Bundesbank staff battle cuts
STAFF of Germany’s Bundesbank yesterday gathered in protest at the central bank’s plan to close local offices and slash jobs.
Around 1,500 staff assembled outside the Bundesbank headquarters in Frankfurt to demonstrate against plans to close 14 of 47 regional offices by 2012, with another nine to go by 2015. The initial round of closures would see 300 jobs cut and a further 500 relocated.
The protesters waved placards bearing the slogan “Unnecessary branch closures mean our death” and carried cardboard coffins, in action co-ordinated by the central bank employees’ union VdB and fellow union Verdi.
“This is a historic first, as for the very first time Bundesbank employees go into the streets to voice their protest,” said VdB union head Bernd Kurczyk.
The Bundesbank has been shrinking its operations since the introduction of the euro – handing over many of its responsibilities to the European Central Bank – and has been axing staff ever since.
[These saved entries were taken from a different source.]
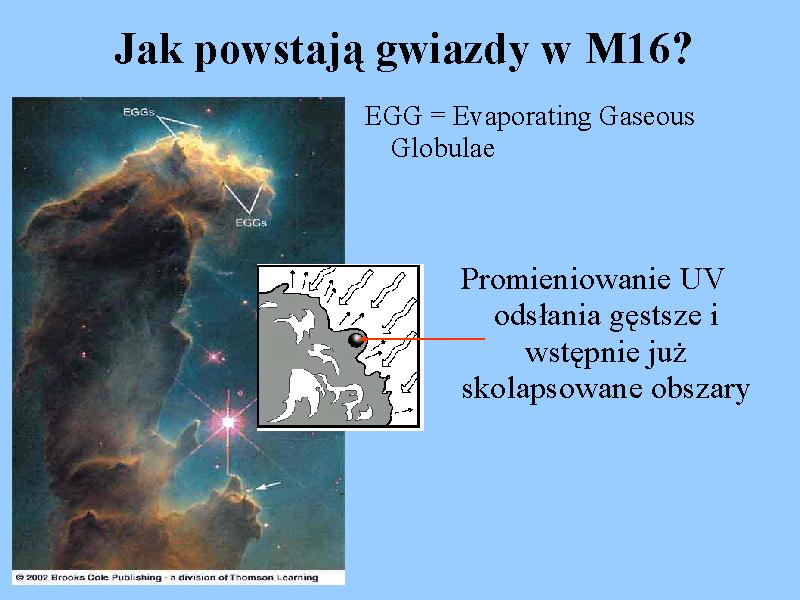 Jak powstają gwiazdy w M16?

EGGs

EGGs

© 2002 Brooks Cole Publishing - a division of Thomson Learning

EGG = Evaporating Gaseous Globulae

Promieniowanie UV odsłania gęstsze i wstępnie już skolapsowane obszary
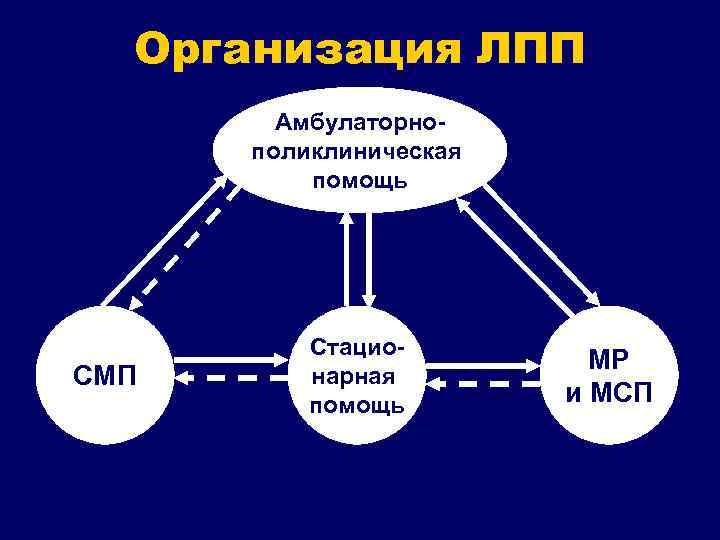 Организация ЛПП

Амбулаторно-поликлиническая помощь

СМП

Стационарная помощь

МР и МСП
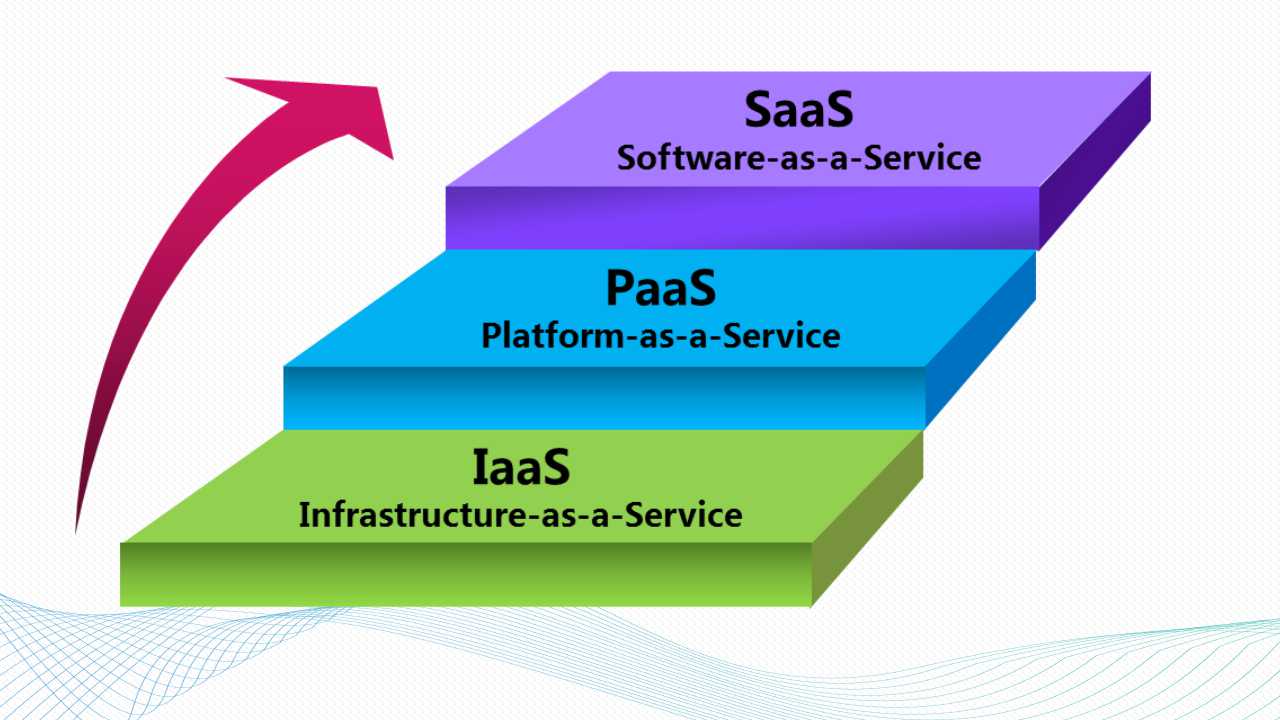 SaaS
Software-as-a-Service

PaaS
Platform-as-a-Service

IaaS
Infrastructure-as-a-Service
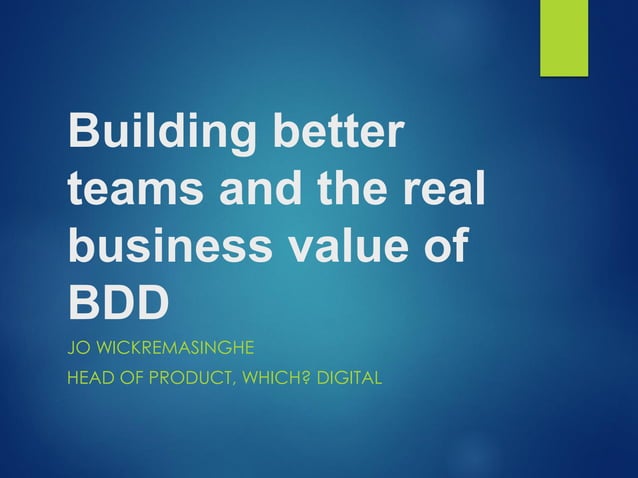 Building better teams and the real business value of BDD

JO WICKREMASINGHE

HEAD OF PRODUCT, WHICH? DIGITAL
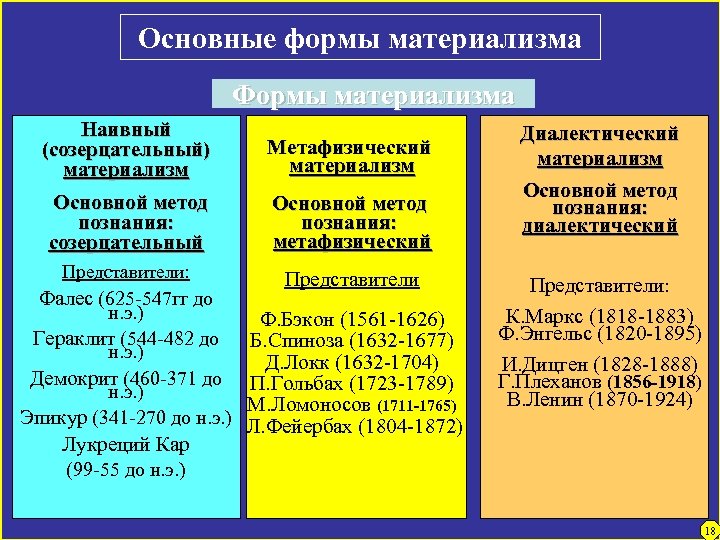 Основные формы материализма

Формы материализма

Наивный (созерцательный) материализм

Основной метод познания: созерцательный

Представители:

Фалес (625-547гг до н.э.)

Гераклит (544-482 до н.э.)

Демокрит (460-371 до н.э.)

Эпикур (341-270 до н.э.)

Лукреций Кар

(99-55 до н.э.)

Метафизический материализм

Основной метод познания: метафизический

Представители

Ф.Бэкон (1561-1626)
Б.Спиноза (1632-1677)
Д.Локк (1632-1704)
П.Гольбах (1723-1789)
М.Ломоносов (1711-1765)
Л.Фейербах (1804-1872)

Диалектический материализм

Основной метод познания: диалектический

Представители:

К.Маркс (1818-1883)
Ф.Энгельс (1820-1895)

И.Дицген (1828-1888)
Г.Плеханов (1856-1918)
В.Ленин (1870-1924)

18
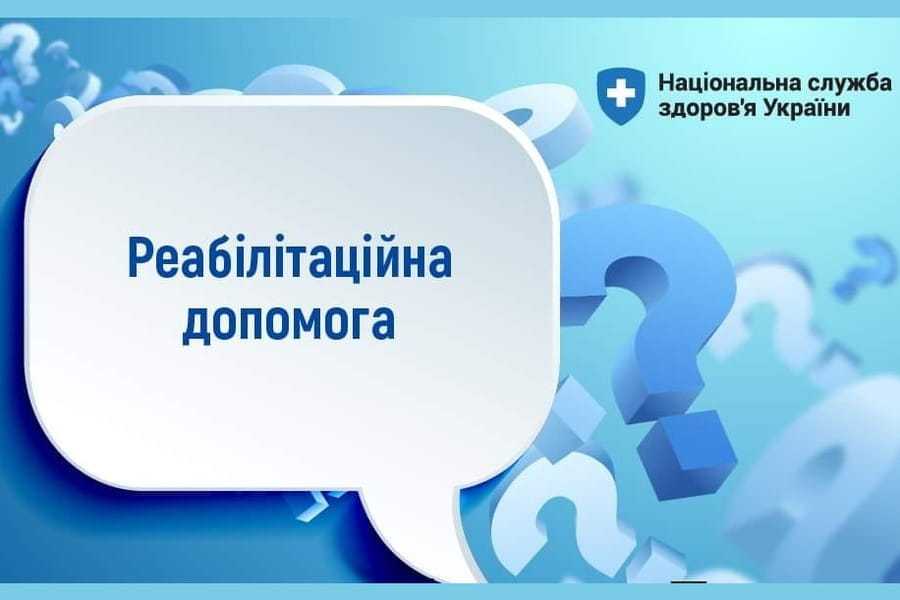 Національна служба здоров'я України

Реабілітаційна допомога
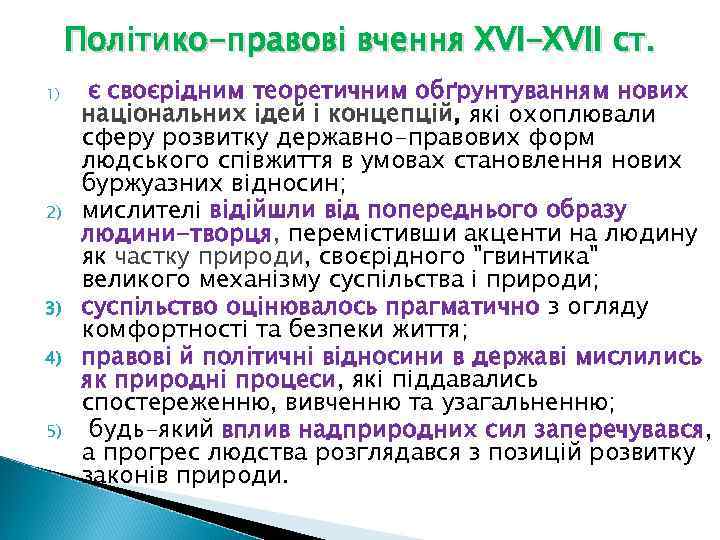 Політико-правові вчення XVI-XVII ст.

1) є своєрідним теоретичним обґрунтуванням нових національних ідей і концепцій, які охоплювали сферу розвитку державно-правових форм людського співжиття в умовах становлення нових буржуазних відносин;

2) мислителі відійшли від попереднього образу людини-творця, перемістивши акценти на людину як частку природи, своєрідного "гвинтика" великого механізму суспільства і природи;

3) суспільство оцінювалось прагматично з огляду комфортності та безпеки життя;

4) правові й політичні відносини в державі мислились як природні процеси, які піддавались спостереженню, вивченню та узагальненню;

5) будь-який вплив надприродних сил заперечувався, а прогрес людства розглядався з позицій розвитку законів природи.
In 2002, the central bank had a headcount of more than 14,300 but it now employs 10,000, with 1,000 more set to go by 2012.
But the reduction in staffing levels appears to be at odds with plans by Germany’s new ruling coalition to absorb financial regulator BaFin into the Bundesbank and give it sole responsibility for oversight of banks.
And the row comes at a difficult time for the Bundesbank, as it reels from derogatory comments made by board member Thilo Sarrazin about the country’s large Turkish and Arab communities recently.
Sarrazin was yesterday stripped of his responsibility for cash circulation after saying that German Muslims contributed little to the economy.